Strolling around old documents and ended up here. Dibaca ulang lalu jadi pengen ngepost di sini. Sebuah cerita yang memakan berbulan-bulan menulisnya, sejak KKN sampai 2 bulan setelahnya. Terakhir ditulis 2 Oktober 2016, lebih dari 1 tahun yang lalu. I warn you that this is a super long story, perhaps the longest I've ever posted. You might get bored reading them, so just skip them. But this story is emotionally attached to me so I post it anyway. So here we go! 

#BeforeKKNLyfe
Ribet.
Satu kata yang selalu ada dibenak saya setiap terpikirkan dan tersadar bahwa akhirnya waktunya datang juga. Beban kuliah lagi berat-beratnya di semester 6, nambahin pikiran saja. Saya adalah satu dari sekian yang pada awalnya sangat apatis pada program ini. Halah, cuma KKN saja. Yang penting sudah menjalani dan dapat nilai sebagai syarat lulus dan syarat perkuliahan di kampus yang katanya kampus kerakyatan ini saja sepertinya sudah cukup. Memang sempat terpikirkan untuk nyambi jalan-jalan. Tapi akhirnya saya lebih memilih untuk lebih tak ambil pusing dan yasudahlah nanti saja. Ketika orang lain sudah jadi pengusul dan mulai ribut, saya masih pasrah dan yasudahlah nanti saja. Tidak papa jika memang harus di Jogja atau yang dekat-dekat saja, begitu pikirku. Namun, takdir berkata lain. Seorang teman yang janjian untuk KKN bersama denganku datang membawa harapan. Seolah semesta mendukung, akhirnya kami diundang ke satu grup yang kemudian menjadi tim KKN kami. Terimakasih Qani, kalau bukan karena kamu, mungkin cerita indah ini tidak akan pernah ada di hidupku.

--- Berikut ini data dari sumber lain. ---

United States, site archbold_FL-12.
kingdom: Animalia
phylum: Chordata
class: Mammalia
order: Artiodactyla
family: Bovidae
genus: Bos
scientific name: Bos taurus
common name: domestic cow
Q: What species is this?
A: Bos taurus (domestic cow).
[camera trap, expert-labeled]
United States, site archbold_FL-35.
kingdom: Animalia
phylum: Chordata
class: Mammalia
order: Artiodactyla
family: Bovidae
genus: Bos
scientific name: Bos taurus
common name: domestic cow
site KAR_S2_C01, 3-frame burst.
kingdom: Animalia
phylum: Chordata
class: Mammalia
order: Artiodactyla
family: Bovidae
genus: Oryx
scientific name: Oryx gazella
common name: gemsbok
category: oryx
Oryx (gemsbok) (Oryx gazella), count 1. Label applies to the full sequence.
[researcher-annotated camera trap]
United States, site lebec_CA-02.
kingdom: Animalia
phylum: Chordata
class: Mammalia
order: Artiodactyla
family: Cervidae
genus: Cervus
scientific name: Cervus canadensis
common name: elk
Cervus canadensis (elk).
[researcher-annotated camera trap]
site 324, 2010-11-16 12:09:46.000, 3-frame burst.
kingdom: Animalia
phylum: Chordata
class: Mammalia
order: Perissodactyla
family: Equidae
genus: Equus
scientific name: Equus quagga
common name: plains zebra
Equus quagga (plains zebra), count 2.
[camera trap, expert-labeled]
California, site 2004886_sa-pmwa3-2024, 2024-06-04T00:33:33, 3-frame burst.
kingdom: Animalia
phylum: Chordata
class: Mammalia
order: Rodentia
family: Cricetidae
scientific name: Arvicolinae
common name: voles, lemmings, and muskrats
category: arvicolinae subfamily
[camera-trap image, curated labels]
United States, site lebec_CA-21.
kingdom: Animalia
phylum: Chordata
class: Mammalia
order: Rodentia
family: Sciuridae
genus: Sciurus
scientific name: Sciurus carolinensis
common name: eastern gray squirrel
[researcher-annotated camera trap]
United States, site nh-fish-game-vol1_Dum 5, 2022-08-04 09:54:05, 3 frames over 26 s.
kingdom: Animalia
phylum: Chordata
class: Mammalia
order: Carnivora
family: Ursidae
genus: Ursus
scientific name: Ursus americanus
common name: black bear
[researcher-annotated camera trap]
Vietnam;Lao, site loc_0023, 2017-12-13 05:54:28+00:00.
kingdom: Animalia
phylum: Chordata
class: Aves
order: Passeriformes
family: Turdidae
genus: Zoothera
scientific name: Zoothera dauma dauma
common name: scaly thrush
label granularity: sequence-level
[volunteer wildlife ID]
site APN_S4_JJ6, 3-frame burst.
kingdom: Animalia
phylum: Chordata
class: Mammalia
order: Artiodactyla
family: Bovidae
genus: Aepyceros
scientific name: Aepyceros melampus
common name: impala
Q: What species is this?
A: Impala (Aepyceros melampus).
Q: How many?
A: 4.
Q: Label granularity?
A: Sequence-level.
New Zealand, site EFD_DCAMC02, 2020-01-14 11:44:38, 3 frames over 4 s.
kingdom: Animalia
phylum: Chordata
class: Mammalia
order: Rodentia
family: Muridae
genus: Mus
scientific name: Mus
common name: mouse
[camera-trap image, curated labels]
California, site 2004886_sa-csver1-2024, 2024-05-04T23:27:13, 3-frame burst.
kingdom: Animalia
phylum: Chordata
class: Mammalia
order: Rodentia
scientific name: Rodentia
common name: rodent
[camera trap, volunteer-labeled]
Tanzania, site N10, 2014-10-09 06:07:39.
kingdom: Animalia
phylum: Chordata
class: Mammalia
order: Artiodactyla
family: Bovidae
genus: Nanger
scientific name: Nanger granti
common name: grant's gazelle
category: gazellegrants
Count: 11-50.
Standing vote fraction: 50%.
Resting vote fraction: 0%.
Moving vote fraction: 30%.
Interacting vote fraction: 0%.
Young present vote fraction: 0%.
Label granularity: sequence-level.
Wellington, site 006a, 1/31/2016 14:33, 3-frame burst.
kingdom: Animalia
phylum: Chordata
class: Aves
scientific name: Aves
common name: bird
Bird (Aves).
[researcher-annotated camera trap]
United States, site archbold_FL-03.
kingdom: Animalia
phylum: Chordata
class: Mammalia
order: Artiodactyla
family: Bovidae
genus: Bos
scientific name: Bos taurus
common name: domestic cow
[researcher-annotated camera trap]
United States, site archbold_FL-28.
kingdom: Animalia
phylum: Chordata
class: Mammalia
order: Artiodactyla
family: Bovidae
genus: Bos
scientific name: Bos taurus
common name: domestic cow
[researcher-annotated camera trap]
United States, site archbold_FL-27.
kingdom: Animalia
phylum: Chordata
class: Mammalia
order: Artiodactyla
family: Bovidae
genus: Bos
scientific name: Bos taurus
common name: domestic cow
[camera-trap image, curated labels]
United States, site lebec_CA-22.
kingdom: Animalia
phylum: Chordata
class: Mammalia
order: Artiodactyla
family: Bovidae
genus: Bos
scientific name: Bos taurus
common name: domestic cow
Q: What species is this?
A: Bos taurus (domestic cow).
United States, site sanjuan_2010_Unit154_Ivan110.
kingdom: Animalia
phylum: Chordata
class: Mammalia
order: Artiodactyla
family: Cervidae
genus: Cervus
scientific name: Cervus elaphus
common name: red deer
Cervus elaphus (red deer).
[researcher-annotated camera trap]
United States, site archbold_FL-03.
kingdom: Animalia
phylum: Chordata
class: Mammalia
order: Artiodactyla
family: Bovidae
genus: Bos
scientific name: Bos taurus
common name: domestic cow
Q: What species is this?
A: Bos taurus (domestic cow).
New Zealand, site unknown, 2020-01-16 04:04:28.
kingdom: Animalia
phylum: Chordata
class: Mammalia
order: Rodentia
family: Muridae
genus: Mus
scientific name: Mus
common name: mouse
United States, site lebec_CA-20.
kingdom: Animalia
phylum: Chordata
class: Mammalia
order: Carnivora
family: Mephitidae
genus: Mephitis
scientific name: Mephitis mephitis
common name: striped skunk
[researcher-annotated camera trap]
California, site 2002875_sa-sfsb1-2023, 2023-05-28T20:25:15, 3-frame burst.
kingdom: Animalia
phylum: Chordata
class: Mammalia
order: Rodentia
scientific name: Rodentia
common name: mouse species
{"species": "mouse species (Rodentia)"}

Perjalanan menuju KKN yang sebenarnya bisa dibilang tidak sederhana. Terlebih bagi mereka yang sejak awal menjadi pengusul. Kas kami dimulai dari 0. Pelan-pelan dia mulai terisi pundi-pundinya dari uang iuran rapat rutin, jualan, dan sunmoran. Setiap minggu kami rapat. Dan di setiap minggu kami rapat, aku tak pernah banyak bicara. I was a very quiet girl, Adam said. Selain karena baru kenal, saat itu aku masih kurang tertarik dengan hal per-KKN-an itu. Masih sekedar untuk memenuhi tanggung jawab dan supaya tidak didenda saja. Terdengar jahat ya? Tapi memang begitulah awal mula cerita ini dimulai.

Satu hal lagi. Pada awalnya aku juga lah orang yang sulit percaya bahwa akan ada pertemanan pasca KKN. Yang ada dipikiranku, KKN ya KKN. Setelah ini semua berakhir, maka kami akan kembali ke realita dunia nyata dimana kami hanya sebatas kenal. Setelah semua berakhir, ya sudah hubungan yang terjalin adalah hubungan profesional. Aku belum bisa percaya dengan kekuatan ‘tinggal satu atap selama dua bulan’. Apakah lagi-lagi ini terdengar jahat? Tapi memang begitulah ekspektasi yang ada di kepalaku tentang KKN. 

But then i realized,
These people of Al-Maroni family play big, important part of my life. I’ll miss them everyday.

#KKNLyfe
20 Juni 2016.
Awal dari kisah 49 hari bersama orang-orang yang belum kukenal, yang belakangan akhirnya menjadi orang-orang yang memberi kenangan. Aku tergopoh-gopoh berlari kecil dari KPFT lantai 3, usai mengurus beberapa surat mitra yang kubutuhkan. Lelah dan terengah-engah, juga kepanasan karena aku sudah memakai baju agak hangat sebagai persiapan awal menghadapi shock perbedaan iklim. Sampai di GSP tempat berkumpul kami, teman-temanku sudah mencari dan menghubungiku rupanya. Aku terlambat. Awal yang buruk, ya?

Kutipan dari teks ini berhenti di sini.